You did experiments to test your theory of expertise. What did you find?
The original version we did was with color-blind people. What we were attempting to demonstrate is something we call the strong interactional hypothesis: If you have deeply immersed yourself in the talk of an esoteric group—but not immersed yourself in any way in the practices of that group—you will be indistinguishable from somebody who has immersed themself [sic] in both the talk and the practice, in a test which just involves talk.

If that's the case, then you're going to speak as fluently as someone who has been engaged in the practices. And if you can speak as fluently, then you're indistinguishable from an expert. It's what I like to call "walking the talk". You still can't do the stuff, but you can make judgments, inferences and so on, which are on a par.

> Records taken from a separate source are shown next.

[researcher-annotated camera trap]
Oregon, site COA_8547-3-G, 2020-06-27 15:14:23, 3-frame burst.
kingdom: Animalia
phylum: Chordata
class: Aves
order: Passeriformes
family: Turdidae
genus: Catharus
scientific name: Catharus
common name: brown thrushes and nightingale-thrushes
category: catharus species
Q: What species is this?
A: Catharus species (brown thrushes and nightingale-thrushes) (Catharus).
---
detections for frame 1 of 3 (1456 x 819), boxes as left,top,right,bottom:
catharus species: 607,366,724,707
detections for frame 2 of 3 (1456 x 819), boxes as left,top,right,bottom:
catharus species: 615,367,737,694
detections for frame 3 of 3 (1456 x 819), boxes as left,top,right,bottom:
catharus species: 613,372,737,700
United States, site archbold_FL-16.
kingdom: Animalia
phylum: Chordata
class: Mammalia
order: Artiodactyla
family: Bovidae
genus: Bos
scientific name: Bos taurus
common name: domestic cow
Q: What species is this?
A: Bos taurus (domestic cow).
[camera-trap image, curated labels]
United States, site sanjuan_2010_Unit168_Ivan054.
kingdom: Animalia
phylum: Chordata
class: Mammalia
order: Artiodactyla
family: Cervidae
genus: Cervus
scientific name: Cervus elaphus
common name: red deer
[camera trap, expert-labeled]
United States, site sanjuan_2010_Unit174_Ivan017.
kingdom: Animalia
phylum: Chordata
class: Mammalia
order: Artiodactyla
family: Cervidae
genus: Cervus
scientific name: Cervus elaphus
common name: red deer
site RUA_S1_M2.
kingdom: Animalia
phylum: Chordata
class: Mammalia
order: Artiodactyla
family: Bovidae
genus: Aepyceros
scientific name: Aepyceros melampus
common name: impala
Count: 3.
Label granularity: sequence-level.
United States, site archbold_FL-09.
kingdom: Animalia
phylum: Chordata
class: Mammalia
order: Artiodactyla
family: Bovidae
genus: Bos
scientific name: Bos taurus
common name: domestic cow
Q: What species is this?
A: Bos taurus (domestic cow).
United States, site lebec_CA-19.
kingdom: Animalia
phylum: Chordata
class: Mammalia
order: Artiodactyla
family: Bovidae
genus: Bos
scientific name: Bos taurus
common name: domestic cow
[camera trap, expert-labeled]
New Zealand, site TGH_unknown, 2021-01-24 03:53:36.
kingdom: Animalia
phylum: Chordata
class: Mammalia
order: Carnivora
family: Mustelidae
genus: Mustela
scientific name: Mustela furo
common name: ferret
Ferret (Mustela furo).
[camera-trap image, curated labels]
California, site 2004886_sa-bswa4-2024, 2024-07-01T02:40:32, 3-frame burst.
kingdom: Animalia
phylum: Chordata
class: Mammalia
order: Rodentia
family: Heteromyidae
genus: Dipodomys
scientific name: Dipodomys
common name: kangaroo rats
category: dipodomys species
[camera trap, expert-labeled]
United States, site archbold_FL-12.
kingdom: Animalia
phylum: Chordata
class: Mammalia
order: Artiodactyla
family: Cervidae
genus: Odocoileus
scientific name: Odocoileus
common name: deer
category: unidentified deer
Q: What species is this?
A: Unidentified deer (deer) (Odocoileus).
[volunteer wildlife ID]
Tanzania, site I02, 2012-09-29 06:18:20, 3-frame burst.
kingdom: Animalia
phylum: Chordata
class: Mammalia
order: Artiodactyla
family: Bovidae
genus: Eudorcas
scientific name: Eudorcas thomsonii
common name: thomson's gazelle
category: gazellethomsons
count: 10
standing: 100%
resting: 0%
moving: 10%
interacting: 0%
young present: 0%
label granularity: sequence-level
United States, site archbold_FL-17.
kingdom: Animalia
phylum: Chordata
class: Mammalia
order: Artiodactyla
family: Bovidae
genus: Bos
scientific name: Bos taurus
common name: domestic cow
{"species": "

We picked color-blind people because they've spent their whole lives immersed in a community talking about color. So we thought color-blind people should be indistinguishable from color-perceivers when asked questions by a color-perceiver who knew what was going on. And we demonstrated that that was in fact the case. Now we're planning to do another imitation test on the congenitally blind to see if they can perform as well as the color-blind.

You also found that gravitational wave physicists had a hard time distinguishing you from one of their own in a written test.
I thought it's my duty to put myself through this test and see if anybody can tell. I'm not claiming my interactional expertise is really good enough to pass for a physicist, so I had to put brackets around it. There were no mathematical questions allowed. But they did involve some pretty damn difficult questions, which I'd never encountered before and which really gave me a fright. And it turned out I could work out the answers.

You've spent the past 30 years studying gravitational wave physicists. What do you like about them?
They're my ideal kind of academic. They're doing a slightly crazy, almost impossible project, and they're doing it for purely academic reasons with no economic payoff. I consider myself an academic who's made the bargain that I want to have an interesting life, and I'm prepared to have a little less status and a little less money as a result.